-- WHAT YOU HAVE TO DO --
Each entry below is to be transcribed exactly.

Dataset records
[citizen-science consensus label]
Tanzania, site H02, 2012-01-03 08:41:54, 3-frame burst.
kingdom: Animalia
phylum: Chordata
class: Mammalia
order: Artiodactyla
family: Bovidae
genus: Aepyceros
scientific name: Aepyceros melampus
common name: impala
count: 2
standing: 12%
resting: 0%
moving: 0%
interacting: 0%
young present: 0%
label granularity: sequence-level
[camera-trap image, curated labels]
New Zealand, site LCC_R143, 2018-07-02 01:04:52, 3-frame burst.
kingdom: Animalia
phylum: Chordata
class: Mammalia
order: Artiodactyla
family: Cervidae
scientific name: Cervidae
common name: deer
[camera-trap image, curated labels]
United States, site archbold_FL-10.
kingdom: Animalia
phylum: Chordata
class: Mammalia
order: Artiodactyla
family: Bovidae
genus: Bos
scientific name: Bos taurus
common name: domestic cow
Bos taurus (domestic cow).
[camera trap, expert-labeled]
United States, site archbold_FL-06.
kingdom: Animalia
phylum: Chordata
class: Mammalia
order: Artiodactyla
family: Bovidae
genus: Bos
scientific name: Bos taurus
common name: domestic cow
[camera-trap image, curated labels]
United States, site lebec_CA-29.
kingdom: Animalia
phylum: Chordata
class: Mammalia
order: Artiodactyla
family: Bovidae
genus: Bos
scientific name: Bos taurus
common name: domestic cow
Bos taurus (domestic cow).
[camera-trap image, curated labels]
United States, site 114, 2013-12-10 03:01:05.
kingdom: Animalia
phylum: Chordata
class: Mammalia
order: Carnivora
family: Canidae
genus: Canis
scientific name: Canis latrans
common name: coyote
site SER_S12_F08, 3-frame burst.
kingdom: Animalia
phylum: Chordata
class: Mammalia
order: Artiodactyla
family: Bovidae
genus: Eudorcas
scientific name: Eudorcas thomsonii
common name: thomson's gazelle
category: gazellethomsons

-- OUTPUT OF THE EXERCISE --
[citizen-science consensus label]
Tanzania, site H02, 2012-01-03 08:41:54, 3-frame burst.
kingdom: Animalia
phylum: Chordata
class: Mammalia
order: Artiodactyla
family: Bovidae
genus: Aepyceros
scientific name: Aepyceros melampus
common name: impala
count: 2
standing: 12%
resting: 0%
moving: 0%
interacting: 0%
young present: 0%
label granularity: sequence-level
[camera-trap image, curated labels]
New Zealand, site LCC_R143, 2018-07-02 01:04:52, 3-frame burst.
kingdom: Animalia
phylum: Chordata
class: Mammalia
order: Artiodactyla
family: Cervidae
scientific name: Cervidae
common name: deer
[camera-trap image, curated labels]
United States, site archbold_FL-10.
kingdom: Animalia
phylum: Chordata
class: Mammalia
order: Artiodactyla
family: Bovidae
genus: Bos
scientific name: Bos taurus
common name: domestic cow
Bos taurus (domestic cow).
[camera trap, expert-labeled]
United States, site archbold_FL-06.
kingdom: Animalia
phylum: Chordata
class: Mammalia
order: Artiodactyla
family: Bovidae
genus: Bos
scientific name: Bos taurus
common name: domestic cow
[camera-trap image, curated labels]
United States, site lebec_CA-29.
kingdom: Animalia
phylum: Chordata
class: Mammalia
order: Artiodactyla
family: Bovidae
genus: Bos
scientific name: Bos taurus
common name: domestic cow
Bos taurus (domestic cow).
[camera-trap image, curated labels]
United States, site 114, 2013-12-10 03:01:05.
kingdom: Animalia
phylum: Chordata
class: Mammalia
order: Carnivora
family: Canidae
genus: Canis
scientific name: Canis latrans
common name: coyote
site SER_S12_F08, 3-frame burst.
kingdom: Animalia
phylum: Chordata
class: Mammalia
order: Artiodactyla
family: Bovidae
genus: Eudorcas
scientific name: Eudorcas thomsonii
common name: thomson's gazelle
category: gazellethomsons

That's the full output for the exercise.